4) Have clarity in communication
Communication in a classical sense is when teams are regularly kept informed of the organization’s and the project’s current state of affairs. This allows for transparency and awareness.
I cannot stress enough, the importance of ensuring the team members have clarity about their roles and responsibilities. Every task has the highest chance of successful completion when there is no ambiguity about the ownership and accountability. Teams form a track record of consistent success because tasks don't fall through the cracks due to lack of clear communication.
5) Ensure continuous dialog
Where overall communication is at the team level, having continuous dialog and feedback is essential at team member level. Regular one-on-one conversations about personal and professional well-being creates a sense of belonging for team members.

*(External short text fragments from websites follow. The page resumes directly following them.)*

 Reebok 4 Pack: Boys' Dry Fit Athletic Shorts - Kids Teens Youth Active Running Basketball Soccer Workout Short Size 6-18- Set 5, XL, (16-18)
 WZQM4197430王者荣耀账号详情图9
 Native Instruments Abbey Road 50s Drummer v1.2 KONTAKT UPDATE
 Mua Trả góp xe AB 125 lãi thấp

This continuous dialog also reinforces every team member and their manager’s understanding about expectations and enables them to reset and redirect focus in time to keep on track on personal and professional goals.
6) Nurture routines
If there is one aspect across projects and programs that is ensured, it’s there will be unexpected situations, risks and issues to deal with in spite of good planning and provisioning. What creates the strength and ability in a team to overcome setbacks and make their way to a solution, are procedures and routines.
Daily standups are a chance to correct course. Retrospectives are a chance to learn from and create plans to prepare for challenges. Procedural guidelines help in decision making when next steps may be unclear. These routines and processes create sustainable results.
7) Instill trust
Teams and members perform their best when they know and feel the trust from their leaders and peers. I strive to build a culture of trust by providing guidelines and removing boundaries. It's my way of encouraging innovation so my teams and members are proactive in their thoughts and are not afraid to suggest ideas that are out of the box.

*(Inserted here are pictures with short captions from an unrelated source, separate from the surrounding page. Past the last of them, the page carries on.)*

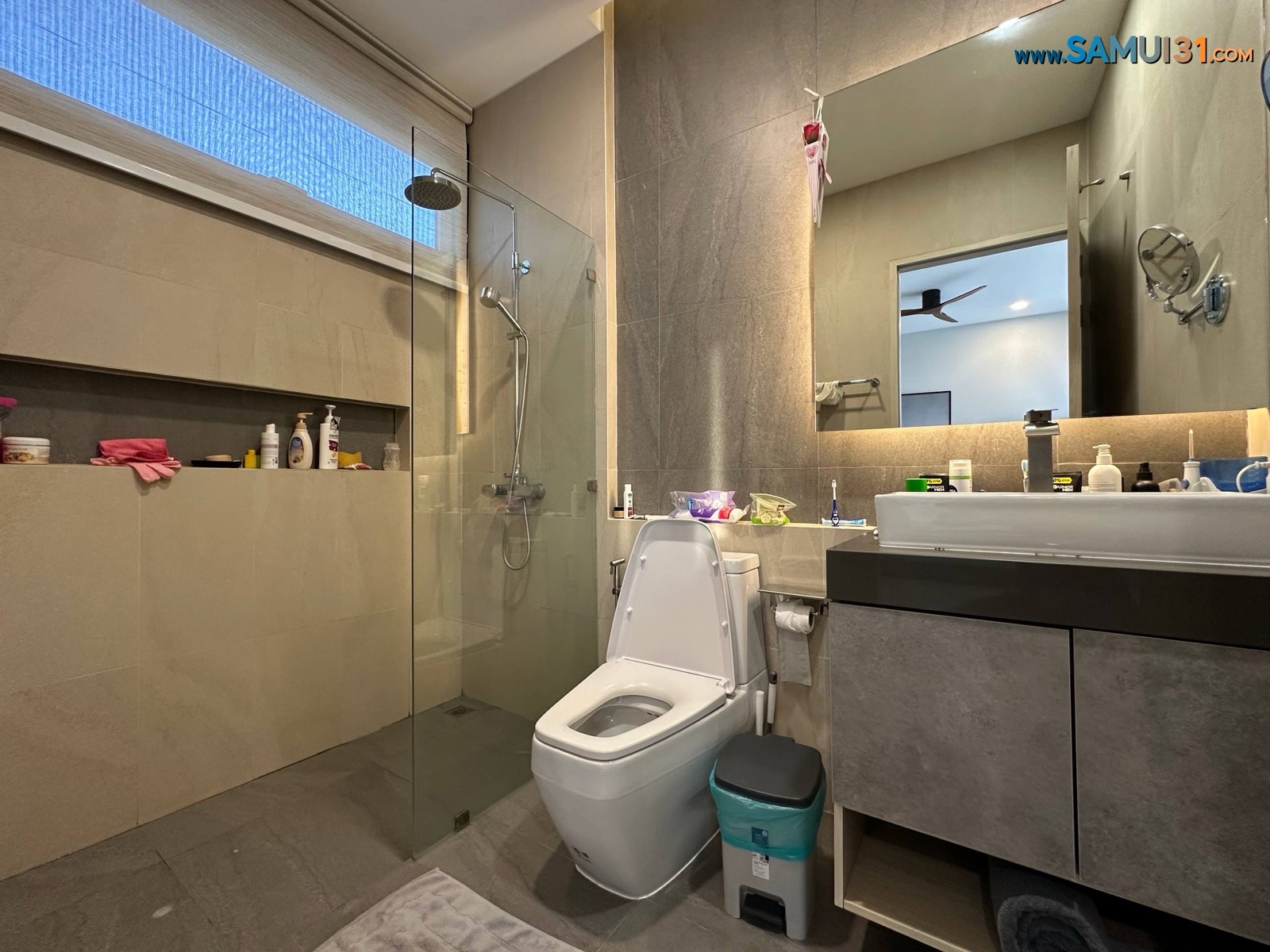 Вилла с тремя спальнями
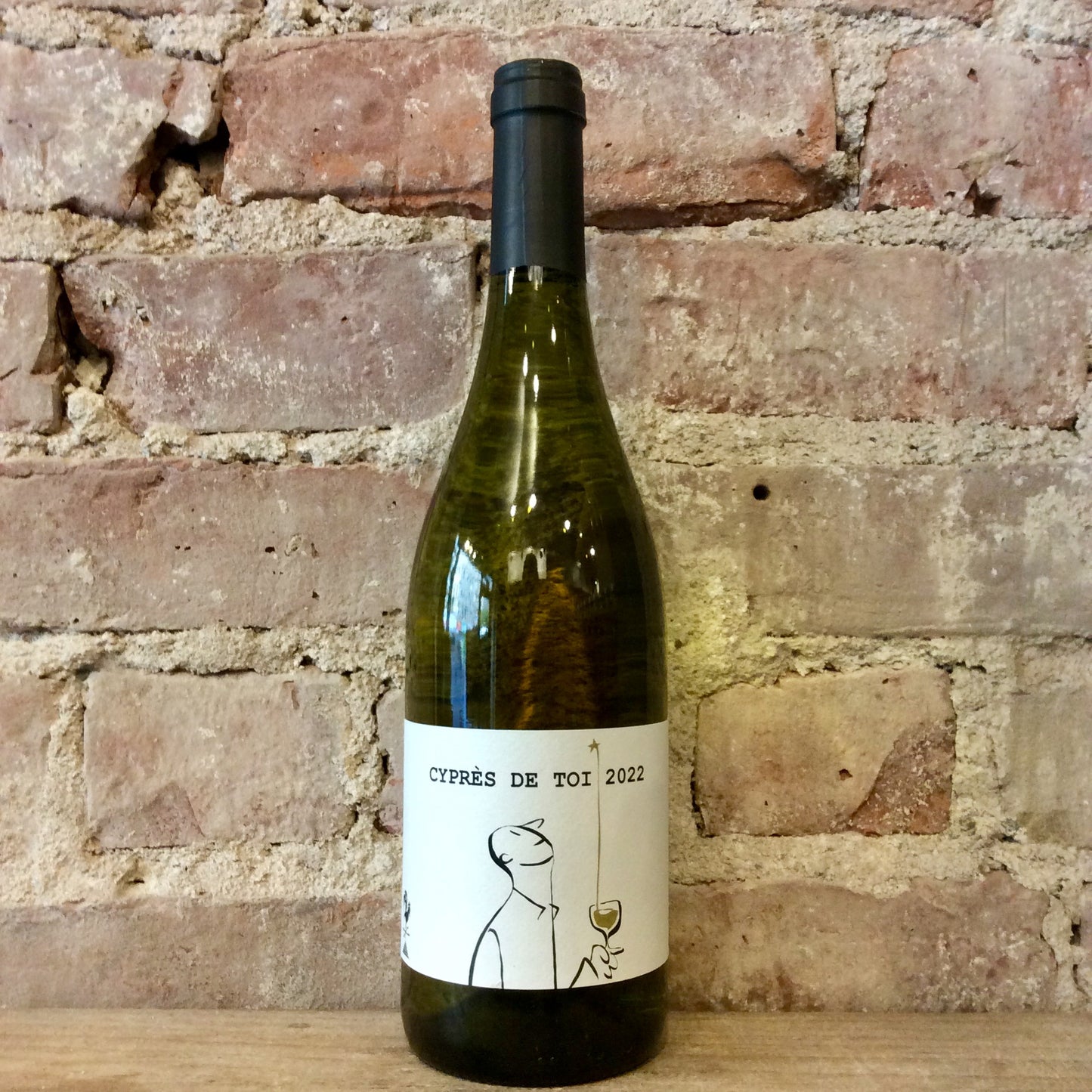 Fond Cyprès 'Cyprès de Toi Blanc' 2023 750mL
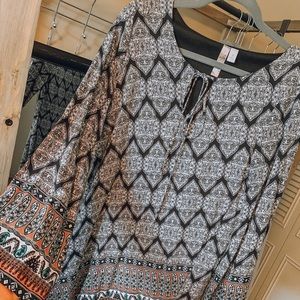 Boho dress bought from Francesca’s size S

A team is strong when its members are inspired to exceed expectations because it’s their ideas and leadership that take the projects to completion.
8) Ensure growth
Every success in projects and programs is hollow without it contributing to the professional and personal growth for each team member. My approach to building a strong team where members have a path for career progression, is to have varying levels of experience from intern/junior to seniors within it.

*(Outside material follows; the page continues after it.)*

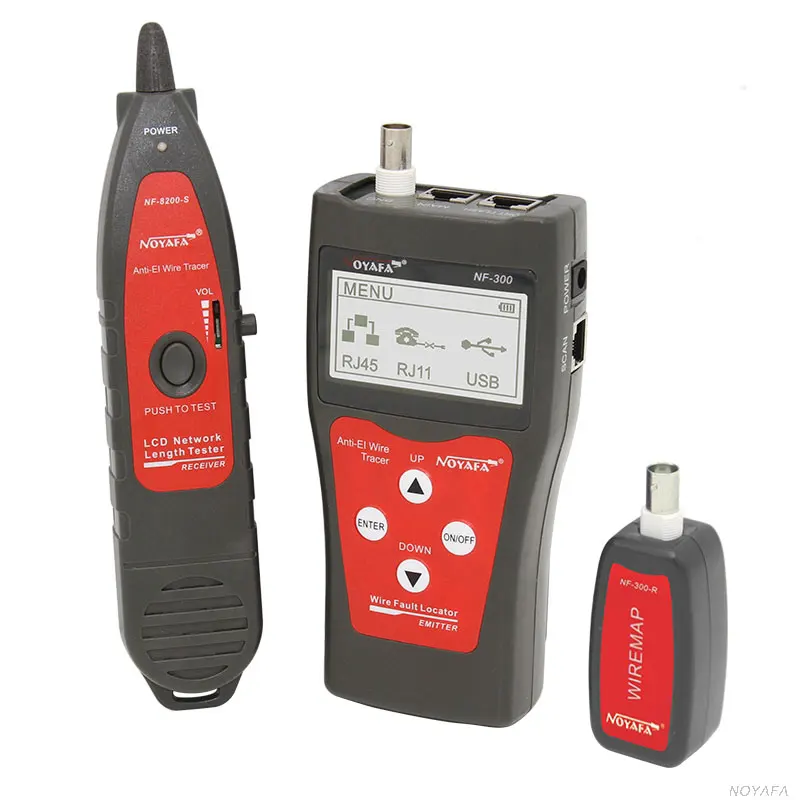 

Noyafa NF-300 ethernet cable tester and toner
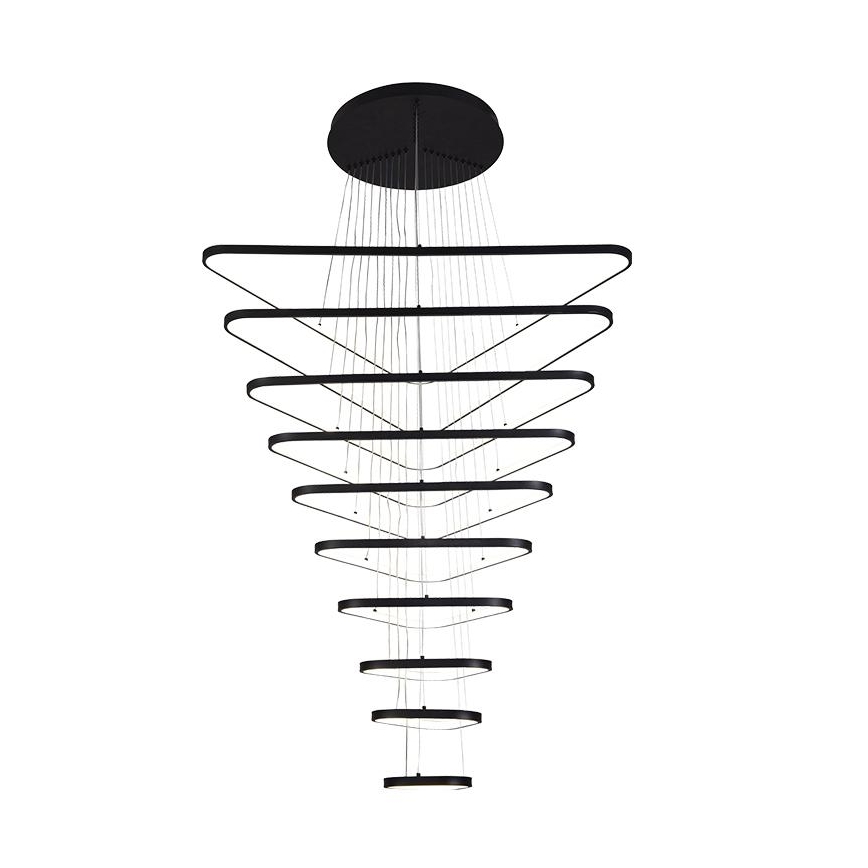 LED Димируем пендел LED/385W/230V 3000-6500K Ø 100 см + дистанционно управление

Every individual has strength and potential. The key is to identify that strength and mentor team members through their journey towards professional growth. Recognize ambitions, provide opportunities that play to their strengths and help them show their merit. Essence of leadership is to create a positive difference with personal and professional growth for members of the team.
9) Make tough decisions as last resort
Finally, it is essential to objectively identify incompatibility and make the decision to let someone go. For me personally, this decision comes as a last resort, after I have tried every avenue to make a good fit.
The paths we take need to lead to the same destination. When we work for an organization, business strategy and goals are our beacon. No matter what path we choose to get to that beacon, we are all stronger together walking it with happiness.
The fabric of a team is delicate yet tenacious when woven with consideration to individual strengths. Pick the right skills and attitudes, add inspiration and ownership, provide the right tools and guidelines and you get a whole that is greater than the sum of its parts.
Building a great team is an ongoing journey. People become part of a team. They learn, contribute, grow and sometimes part ways. Team dynamics change, and the cycle starts over. Team building never stops. However, following these solid principles for building strength in engineering teams, this process becomes repeatable and reliable.